---- Text excerpt

The Financial Services Board (FSB), the financial regulator in the Republic of South Africa, had warned back in 2005 that an arrest warrant had been issued in this country against Norman Edwin Steele, as a result of a criminal investigation including fraud.

Mr. Steele, faced with the prospect of serving time at a Durban prison relocated to the Costa del Sol and went on to work with Graydon & Associates, unregulated IFAs operating in Spain and sold, on behalf of Danske Bank, equity-release schemes to mostly British pensioners on the basis of a crafty stratagem that was supposed to release their inheritors from potential IHT liability (Inheritance Tax).

Well, back in time as far as the 19th of June of 2002, the Jersey Financial Services Commission had warned, through a public statement titled “Arrow International Management Services Limited And Norman Edwin Steele“, that Mr. Norman Edwin Steele has not received authorization to conduct investment business within meaning of Law, and that the Commission has also obtained evidence that demonstrates that the above named persons have been conducting illegal investments business from within South Africa.

--------
---- Given information

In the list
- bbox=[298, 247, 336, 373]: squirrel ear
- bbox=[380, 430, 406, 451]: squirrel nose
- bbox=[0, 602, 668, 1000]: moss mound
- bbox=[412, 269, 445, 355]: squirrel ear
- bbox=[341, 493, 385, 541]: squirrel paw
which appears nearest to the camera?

--------

Problems and tasks:
1) List every organization named in the text about Norman Edwin Steele.
2) Answer these questions from the text about Norman Edwin Steele:
(a) In what year did the Financial Services Board warn that an arrest warrant had been issued against him?
(b) On what date did the Jersey Financial Services Commission issue its public statement?
(c) From what liability were the equity-release schemes supposed to release the pensioners' inheritors?

Answers below:
1)
Financial Services Board (FSB)
Graydon & Associates
Danske Bank
Jersey Financial Services Commission
Arrow International Management Services Limited

2)
(a) 2005
(b) June 19, 2002
(c) Potential Inheritance Tax (IHT) liability